Clock radios: can’t we do better?

Skimming through the story of a fellow that hacked together his own atomic clock in his basement (and used two of them to prove gravitational time dilation during a mountaintop holiday), I was struck by the very sorry state of our familiar home timepieces.

Exhibit A: the clock radio. These persnickety devices reached their design apex during the 70s. In all the time since, the only enhancements we've witnessed are a profusion of blue LEDs and iPod sockets. Meanwhile, we suffer:

  1. miserable timekeeping accuracy;
  2. terrible radio reception and sound quality;
  3. infarction-inducing buzzers;
  4. tedious and minuscule controls;
  5. nine-minute snooze intervals (why nine?);
  6. displays that render 0, 6, 8, and 9 almost identically; and
  7. poor or non-existent blackout protection (sigh).

In fairness, some of these grievances have been addressed in isolation. But given that so many of us use and depend on these contraptions at least five days out of seven, we're left wondering how the free market hasn't led us to a clock radio that satisfies our every desire:

  1. Radio clocks (not to be confused with clock radios) synchronize themselves automatically to government-broadcast atomic clock time signals. I am informed by a couple of local radio-frequency experts that these long wave transmissions do reach Whitehorse. GPS time coordination is another option, given an external antenna. A good quartz crystal backup is acceptable.
  2. We're going to be plunking down more for this ideal clock anyway, so go ahead and equip it with reasonable audio and automatic station tuning.
  3. Replace the buzzer with a selection of soothing melodies that gradually increase in volume when the alarm goes off. A friend had a simple travel-sized Braun that did this.
  4. We have the perfect technology for controlling clocks: voice recognition. Announcing "alarm at six AM" is infinitely preferable to sliding knobs and pressing chords of buttons.
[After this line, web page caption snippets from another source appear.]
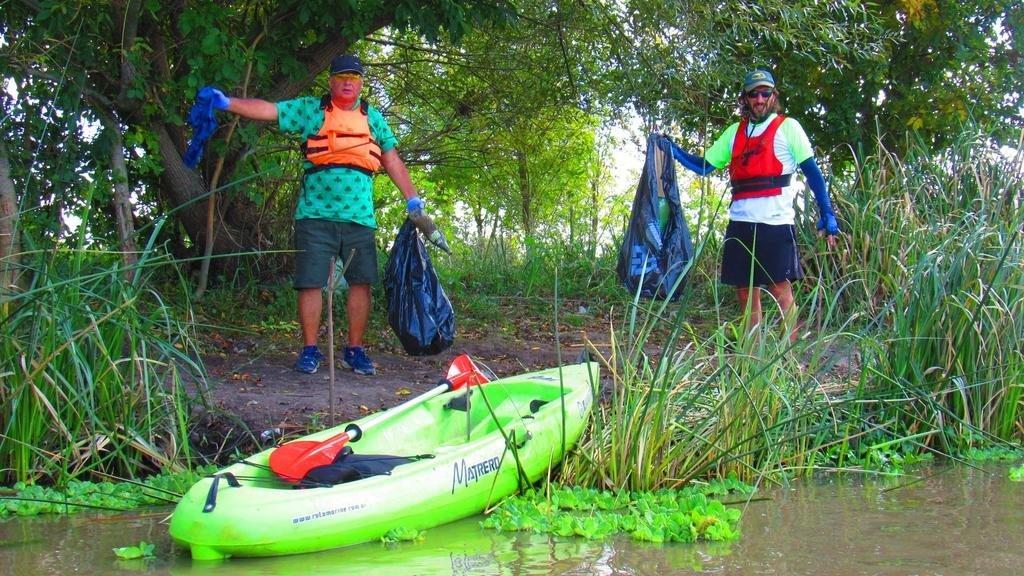 En kayak y a pie para limpiar de plástico ríos y canales locales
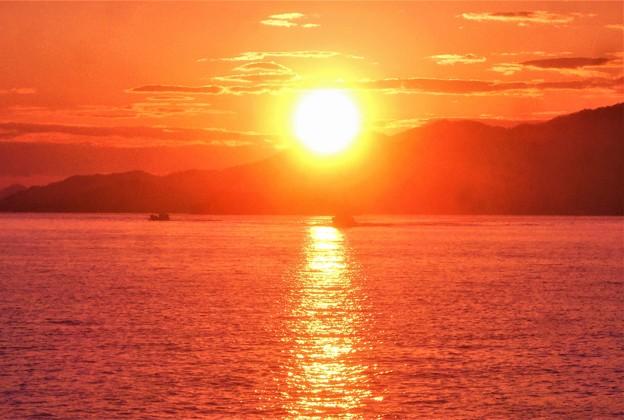 海保(CL71)が駆ける@赤い夕陽の瀬戸の海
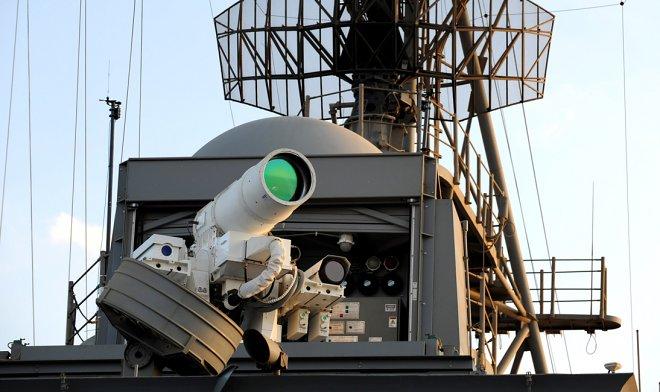 ВМС США испытывают первый в мире активный боевой лазер, поражающий цели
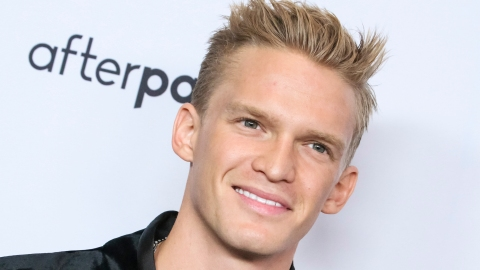 So...We're Super Convinced That Cody Simpson's New Song Is About Miley Cyrus | StyleCaster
Since setting the time is no longer an issue (see #1), the clock would only have to recognize a few common commands: "alarm", "snooze", "shut the %$&@ up", and so on. Also, if the alarm is set for between 5 and 9 in the afternoon, maybe the clock should confirm that you didn't instead mean AM.
  5. Configurable snoozes are a dream -- so to speak -- of mine. Just imagine being able to utter "snooze for half an hour" instead of having to whack the button three times in twenty-seven minutes. And I wouldn't object to a power-nap timer: "alarm in twenty minutes."
  6. A small LCD display (with ambient-light-sensing brightness adjustment) should be cheap enough these days. And if voice recognition is possible, how about a clock that answers your question with, "It is four o'clock in the morning. Two more hours until the alarm." All in a soothing voice.
  7. A frickin' battery should suffice; it might have to be a little bigger than usual to drive all of the necessary electronics. For some bizarre reason, my clock radio actually gains minutes per hour when running on battery. Obviously, the clock should re-synchronize when the power returns.

Now, how much would you expect to pay for this wonder clock? Wait. Don't answer. What if I also said that it could beam the correct time directly into your cerebral cortex...

Archived Comments

  1. Brian on 20071213.Thursday:
    Speaking of beaming, what about the technology that beams the time on the ceiling so you don't need to utter a word (if you can open your eyes). It's an very small LCD in "negative" mode backed by an LED with optics to focus the resulting image on the ceiling; easily run with batteries. brian
  2. Dave on 20071213.Thursday:
    Yes, but at that point you'd also need a mirror ball and an 8-track of KC and the Sunshine Band to really pull off the "look." And the zeros still look like eights in my opinion.